Mercredi après-midi, on dénombrait 145 personnes ayant évacué 82 résidences.

Inondations: le maire avertit les citoyens

Les prévisions n'étaient pas erronées. L'eau devait monter entre mardi et mercredi, et elle a monté. Considérablement. Alors que plus de 140 Gatinois ont jusqu'à présent choisi d'évacuer leur résidence, le maire Maxime Pedneaud-Jobin avertit les citoyens de «se préparer pour plusieurs jours».
Mercredi matin, la Ville de Gatineau indiquait avoir dépassé la «cote d'inondation de récurrence 20 ans». Autrement dit, le niveau d'eau surpasse ce qu'on peut s'attendre à voir tous les 20 ans.

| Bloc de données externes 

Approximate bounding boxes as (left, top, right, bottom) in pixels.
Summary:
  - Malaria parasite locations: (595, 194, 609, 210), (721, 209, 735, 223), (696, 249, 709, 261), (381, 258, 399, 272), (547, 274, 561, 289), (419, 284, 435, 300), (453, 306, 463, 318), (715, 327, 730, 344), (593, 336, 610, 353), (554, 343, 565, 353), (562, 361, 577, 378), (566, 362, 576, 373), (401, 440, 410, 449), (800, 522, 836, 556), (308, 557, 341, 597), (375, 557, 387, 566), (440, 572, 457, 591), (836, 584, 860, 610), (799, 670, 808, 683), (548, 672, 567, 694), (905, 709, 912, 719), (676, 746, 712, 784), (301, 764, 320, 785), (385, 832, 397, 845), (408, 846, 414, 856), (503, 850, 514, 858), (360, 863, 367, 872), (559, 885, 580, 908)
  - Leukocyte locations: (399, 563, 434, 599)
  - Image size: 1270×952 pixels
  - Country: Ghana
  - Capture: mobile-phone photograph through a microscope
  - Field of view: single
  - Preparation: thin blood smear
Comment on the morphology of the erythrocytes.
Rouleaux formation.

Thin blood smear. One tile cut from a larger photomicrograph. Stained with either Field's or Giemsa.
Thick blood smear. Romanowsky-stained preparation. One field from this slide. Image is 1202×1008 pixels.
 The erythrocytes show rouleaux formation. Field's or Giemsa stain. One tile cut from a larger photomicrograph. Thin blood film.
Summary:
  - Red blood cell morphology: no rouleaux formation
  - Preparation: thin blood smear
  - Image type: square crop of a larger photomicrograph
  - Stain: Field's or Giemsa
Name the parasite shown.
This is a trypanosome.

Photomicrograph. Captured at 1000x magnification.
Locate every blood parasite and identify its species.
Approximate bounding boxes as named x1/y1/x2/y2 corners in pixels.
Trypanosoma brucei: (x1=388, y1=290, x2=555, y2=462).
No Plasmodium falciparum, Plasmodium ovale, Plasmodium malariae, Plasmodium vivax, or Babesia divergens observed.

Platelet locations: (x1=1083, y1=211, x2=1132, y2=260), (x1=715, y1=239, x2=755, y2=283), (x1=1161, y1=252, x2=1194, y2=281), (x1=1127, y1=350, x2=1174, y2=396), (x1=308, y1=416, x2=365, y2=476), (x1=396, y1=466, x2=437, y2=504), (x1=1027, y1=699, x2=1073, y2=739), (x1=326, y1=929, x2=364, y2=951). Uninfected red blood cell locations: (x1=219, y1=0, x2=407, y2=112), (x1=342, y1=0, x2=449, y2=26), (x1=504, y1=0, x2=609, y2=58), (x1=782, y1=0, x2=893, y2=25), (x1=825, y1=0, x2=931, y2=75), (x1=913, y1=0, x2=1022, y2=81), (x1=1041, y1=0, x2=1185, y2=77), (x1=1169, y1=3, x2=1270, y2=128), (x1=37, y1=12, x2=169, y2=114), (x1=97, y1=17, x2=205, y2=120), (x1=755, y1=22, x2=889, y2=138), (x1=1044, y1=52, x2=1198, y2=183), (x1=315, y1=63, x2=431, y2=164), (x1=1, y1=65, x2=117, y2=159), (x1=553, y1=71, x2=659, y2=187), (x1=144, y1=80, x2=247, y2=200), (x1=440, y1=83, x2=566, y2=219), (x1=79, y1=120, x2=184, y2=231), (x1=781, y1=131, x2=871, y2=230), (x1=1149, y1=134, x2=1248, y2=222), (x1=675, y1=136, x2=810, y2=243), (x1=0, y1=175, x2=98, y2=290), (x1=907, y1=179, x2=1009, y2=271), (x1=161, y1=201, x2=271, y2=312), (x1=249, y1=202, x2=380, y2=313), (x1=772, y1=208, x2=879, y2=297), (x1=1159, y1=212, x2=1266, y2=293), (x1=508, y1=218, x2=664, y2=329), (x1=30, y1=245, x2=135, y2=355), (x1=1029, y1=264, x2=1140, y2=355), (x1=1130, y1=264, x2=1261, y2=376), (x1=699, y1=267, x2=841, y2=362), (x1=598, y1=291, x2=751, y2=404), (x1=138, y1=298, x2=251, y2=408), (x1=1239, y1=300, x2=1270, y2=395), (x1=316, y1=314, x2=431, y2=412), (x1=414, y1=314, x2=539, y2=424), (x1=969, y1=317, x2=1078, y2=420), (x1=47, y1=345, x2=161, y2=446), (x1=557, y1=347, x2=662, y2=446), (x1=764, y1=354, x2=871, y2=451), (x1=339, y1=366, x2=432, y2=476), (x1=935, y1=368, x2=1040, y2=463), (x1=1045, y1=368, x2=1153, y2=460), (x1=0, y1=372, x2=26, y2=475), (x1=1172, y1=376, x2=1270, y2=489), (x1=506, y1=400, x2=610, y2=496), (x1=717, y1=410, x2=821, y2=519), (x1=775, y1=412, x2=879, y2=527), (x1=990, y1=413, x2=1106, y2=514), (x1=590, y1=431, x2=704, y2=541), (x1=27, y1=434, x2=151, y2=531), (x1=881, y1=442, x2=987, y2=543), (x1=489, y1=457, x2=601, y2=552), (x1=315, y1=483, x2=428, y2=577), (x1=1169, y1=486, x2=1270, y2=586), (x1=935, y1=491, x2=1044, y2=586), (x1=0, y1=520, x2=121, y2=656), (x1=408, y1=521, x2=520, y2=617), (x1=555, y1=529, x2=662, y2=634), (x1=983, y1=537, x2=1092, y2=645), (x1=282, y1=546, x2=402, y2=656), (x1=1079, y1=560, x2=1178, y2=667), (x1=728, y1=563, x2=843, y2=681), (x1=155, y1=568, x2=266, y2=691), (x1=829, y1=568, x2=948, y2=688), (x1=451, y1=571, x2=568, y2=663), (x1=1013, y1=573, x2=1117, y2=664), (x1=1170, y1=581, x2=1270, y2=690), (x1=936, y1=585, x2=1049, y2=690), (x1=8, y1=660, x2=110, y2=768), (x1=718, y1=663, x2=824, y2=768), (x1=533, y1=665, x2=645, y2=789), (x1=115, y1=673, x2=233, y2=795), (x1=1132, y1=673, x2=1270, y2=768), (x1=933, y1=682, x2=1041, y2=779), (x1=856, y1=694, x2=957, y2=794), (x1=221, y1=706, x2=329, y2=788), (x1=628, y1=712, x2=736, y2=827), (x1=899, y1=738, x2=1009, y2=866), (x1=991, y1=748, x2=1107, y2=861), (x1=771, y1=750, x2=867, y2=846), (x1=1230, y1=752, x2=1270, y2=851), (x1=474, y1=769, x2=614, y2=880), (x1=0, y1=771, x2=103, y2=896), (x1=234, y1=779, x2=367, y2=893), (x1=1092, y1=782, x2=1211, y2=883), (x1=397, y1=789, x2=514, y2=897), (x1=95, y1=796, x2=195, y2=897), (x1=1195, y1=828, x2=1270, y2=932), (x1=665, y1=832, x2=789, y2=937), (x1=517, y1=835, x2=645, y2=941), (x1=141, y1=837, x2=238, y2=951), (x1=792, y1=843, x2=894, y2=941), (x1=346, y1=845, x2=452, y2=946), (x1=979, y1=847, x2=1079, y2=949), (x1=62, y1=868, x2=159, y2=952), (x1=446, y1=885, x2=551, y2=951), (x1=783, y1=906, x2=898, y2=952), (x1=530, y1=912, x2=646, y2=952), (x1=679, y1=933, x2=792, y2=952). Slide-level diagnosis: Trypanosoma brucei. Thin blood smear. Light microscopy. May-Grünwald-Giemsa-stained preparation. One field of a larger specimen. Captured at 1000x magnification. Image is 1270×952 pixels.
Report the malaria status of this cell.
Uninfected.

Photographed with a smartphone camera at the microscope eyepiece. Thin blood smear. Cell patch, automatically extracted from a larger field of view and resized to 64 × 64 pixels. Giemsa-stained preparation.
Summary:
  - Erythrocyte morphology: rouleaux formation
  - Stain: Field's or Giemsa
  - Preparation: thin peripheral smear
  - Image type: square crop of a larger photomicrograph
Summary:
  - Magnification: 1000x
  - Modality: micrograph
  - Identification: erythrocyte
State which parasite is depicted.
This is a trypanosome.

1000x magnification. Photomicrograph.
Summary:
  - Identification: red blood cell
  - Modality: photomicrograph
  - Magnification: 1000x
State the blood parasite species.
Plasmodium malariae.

Un peu partout, les citoyens attendent avec appréhension les précipitations prévues pour la fin de la semaine. 
Selon Environnement Canada, on pourrait «approcher les 50 millimètres dans quelques endroits».
«De prétendre qu'il n'y aura pas de hausse sur la rivière Gatineau, sur la rivière des Outaouais et sur la Lièvre à la suite de ces précipitations-là, ce serait mentir», a souligné le directeur régional de la Sécurité civile, Gaëtan Lessard.
La Commission de planification de la régularisation de la rivière des Outaouais prévoit que la pluie causera «des hausses importantes additionnelles des niveaux entre Pembroke et la région de Montréal», ce qui causera des niveaux de pointe «en début de semaine prochaine».
Le maire de Gatineau a lancé un avertissement, mercredi, aux citoyens des zones inondées ou à risque de l'être. 
«Ce qu'on demande aux gens, c'est de se préparer, et de se préparer pour plusieurs jours, parce que non seulement ça va encore continuer à augmenter, mais quand ça va se mettre à baisser, ça va prendre du temps, a-t-il dit. Les gens doivent s'armer de patience.»
Mercredi après-midi, on dénombrait à Gatineau 145 personnes ayant évacué 82 résidences de façon volontaire. Du lot, plus de 80 personnes ont été prises en charge par la Croix-Rouge.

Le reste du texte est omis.